The same is true for non-judicial nominees. Republicans have held up the president's nominees to run the Department of Labor and the Environmental Protection Agency, largely on the suspicion that those highly-qualified individuals might actually help those agencies do their work. Republicans have held up nominees to the National Labor Relations Board and the Consumer Financial Protection Bureau. Republicans regularly hold up the confirmation of dozens of ambassadors, undermining our national security and our relationships with other nations.

Last year, Republicans blocked confirmation of the Attorney General, the highest law enforcement official in the country, for 166 days. That is longer than it took the Senate to consider the prior seven Attorneys General combined.

The message from Senate Republicans couldn't be clearer: no matter how much it damages the nation, no matter how much it undermines our courts, no matter how much it cripples our government or lays waste to our Constitution, they will not acknowledge the legitimacy of our democratically-elected president.

For too long, Senate Republicans have wanted it both ways. They want to nullify the Obama presidency while claiming that they can govern responsibly. That game is over. Extremist candidates motivated by bigotry and resentment are on the verge of winning the Republican Party's nomination for president, and Republican Senators must now make a decision.

Because here's the deal: extremists might not like it, but Barack Obama won the presidency in 2008 by nine million votes and won re-election in 2012 by five million votes. There were no recounts or hanging chads, no stuffing the ballot box or tampering with voting machines, no intervention from the Supreme Court. President Obama was elected the legitimate president seven years ago, and he is the legitimate president right now.

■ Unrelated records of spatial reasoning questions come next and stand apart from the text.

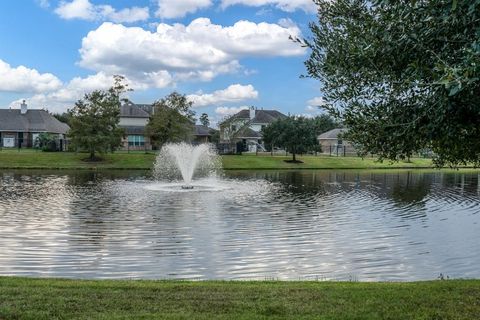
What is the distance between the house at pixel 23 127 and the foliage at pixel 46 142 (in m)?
2.76

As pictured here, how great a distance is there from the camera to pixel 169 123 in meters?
73.0

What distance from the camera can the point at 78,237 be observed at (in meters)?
17.8

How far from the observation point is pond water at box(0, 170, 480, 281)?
13.6m

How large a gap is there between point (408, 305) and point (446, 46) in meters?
4.08

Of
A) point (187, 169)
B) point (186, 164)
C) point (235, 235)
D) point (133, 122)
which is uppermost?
point (133, 122)

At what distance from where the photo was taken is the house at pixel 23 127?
82062 millimetres

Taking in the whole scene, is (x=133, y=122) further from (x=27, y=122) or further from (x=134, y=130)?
(x=27, y=122)

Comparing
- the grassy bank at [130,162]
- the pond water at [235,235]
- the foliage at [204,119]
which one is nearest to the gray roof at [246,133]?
the grassy bank at [130,162]

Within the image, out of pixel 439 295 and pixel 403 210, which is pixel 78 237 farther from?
pixel 403 210

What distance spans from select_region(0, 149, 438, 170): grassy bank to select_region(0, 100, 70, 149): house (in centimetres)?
1718

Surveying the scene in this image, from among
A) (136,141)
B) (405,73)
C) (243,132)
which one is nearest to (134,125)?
(136,141)

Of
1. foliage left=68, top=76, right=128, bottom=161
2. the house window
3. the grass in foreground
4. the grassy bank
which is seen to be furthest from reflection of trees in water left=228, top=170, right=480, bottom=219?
the house window

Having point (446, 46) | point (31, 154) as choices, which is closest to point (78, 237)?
point (446, 46)

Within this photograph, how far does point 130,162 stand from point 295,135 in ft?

So if it's true that some Republican Senators are finally ready to stand up to the extremism that denies the legitimacy of this president and of the Constitution, I say to them: do your job. Vote on a Supreme Court nominee. Vote on District Court judges and Circuit Court judges. Vote on ambassadors. Vote on agency leaders and counterterrorism officials.

If Senate Republicans want to stop extremism in their party, they can start by showing the American people that they respect the president and the Constitution enough to do their job in the United States Senate.